Por Cristián ValenzuelaEl príncipe de Nueva York

La elección de Zohran Mamdani como nuevo alcalde de Nueva York sorprendió incluso a quienes venían siguiendo de cerca la contienda. El resultado no solo marca un giro ideológico en la ciudad más icónica del mundo occidental, sino también un aviso sobre cómo se está transformando la política en las grandes urbes: menos institucional, más emocional; menos programática, más narrativa; menos controlada por partidos, más comandada por movimientos. Y ese cambio, aunque parezca lejano, tiene lecciones muy concretas para nosotros.
Mamdani, de apenas 34 años, musulmán, hijo de inmigrantes ugandeses, no era el favorito de nadie fuera de su círculo progresista. Ni los medios, ni las encuestas, ni la vieja guardia demócrata creían que podía derrotar al exgobernador Andrew Cuomo, un político experimentado, conocido y con un aparato consolidado. Pero lo hizo. Lo hizo porque entendió mejor el malestar del votante común y supo hablarle con un lenguaje que la política tradicional ya no domina: el del bolsillo, el cansancio, la desigualdad y el resentimiento.

#### [Datos]
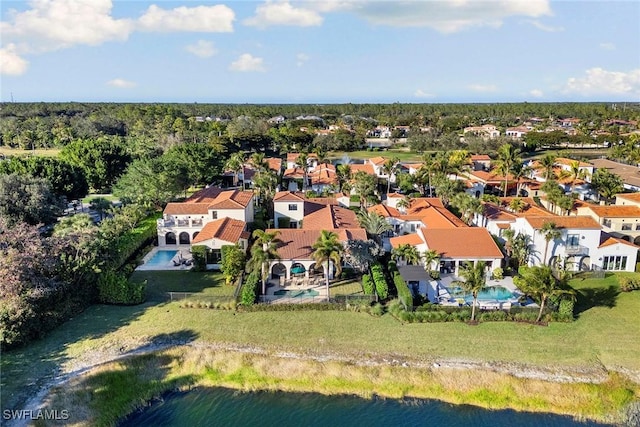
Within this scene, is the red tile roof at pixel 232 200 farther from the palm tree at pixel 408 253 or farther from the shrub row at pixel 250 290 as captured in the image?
the palm tree at pixel 408 253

#### [Ejercicios]
1. Transcribe el fragmento de la columna sobre la elección de Mamdani entre "La elección de" y "concretas para nosotros.", ambos incluidos.
2. Escribe, por favor, lo que sigue en la columna sobre la elección de Mamdani a partir del punto en que se detiene.
El listado no hace falta para resolver nada.

#### [Respuestas]
1.
La elección de Zohran Mamdani como nuevo alcalde de Nueva York sorprendió incluso a quienes venían siguiendo de cerca la contienda. El resultado no solo marca un giro ideológico en la ciudad más icónica del mundo occidental, sino también un aviso sobre cómo se está transformando la política en las grandes urbes: menos institucional, más emocional; menos programática, más narrativa; menos controlada por partidos, más comandada por movimientos. Y ese cambio, aunque parezca lejano, tiene lecciones muy concretas para nosotros.

2.
Durante meses, mientras Cuomo insistía en el relato de la experiencia, de los equipos y de la gestión, Mamdani caminaba los barrios, organizaba asambleas vecinales, hacía transmisiones en vivo desde el metro y se presentaba como el símbolo de un cambio generacional y cultural. Prometió congelar los arriendos, ofrecer transporte gratuito, crear supermercados públicos y multiplicar la vivienda social. Desde cualquier óptica fiscal seria, un programa inviable. Pero desde la óptica emocional del votante urbano agobiado por la inflación y los precios inmobiliarios, era un mensaje perfecto. Precisamente, porque para el Estados Unidos y el Nueva York de hoy, esos eran los temas esenciales para la ciudadanía.
Cuomo, en cambio, fue la encarnación del pasado: escándalos de abuso, vínculos con los grandes donantes, una campaña tradicional y predecible. No solo eso, sino que se dedicó por completo a cuestionar a su rival, mientras Mandami se concentró en hacer propuestas directas y promover el cambio al statu quo que otros representaban.
Cuando la vida cotidiana se vuelve insoportable, los discursos de estabilidad pierden valor. Nueva York, con sus precios imposibles, su inseguridad creciente y su clase media asfixiada, eligió una promesa más que un programa. Mamdani no ganó por sus ideas —que, vistas desde Chile, parecen propias de un laboratorio socialista universitario—, sino por su capacidad para identificar los dolores de los neoyorquinos y traducir la frustración en esperanza.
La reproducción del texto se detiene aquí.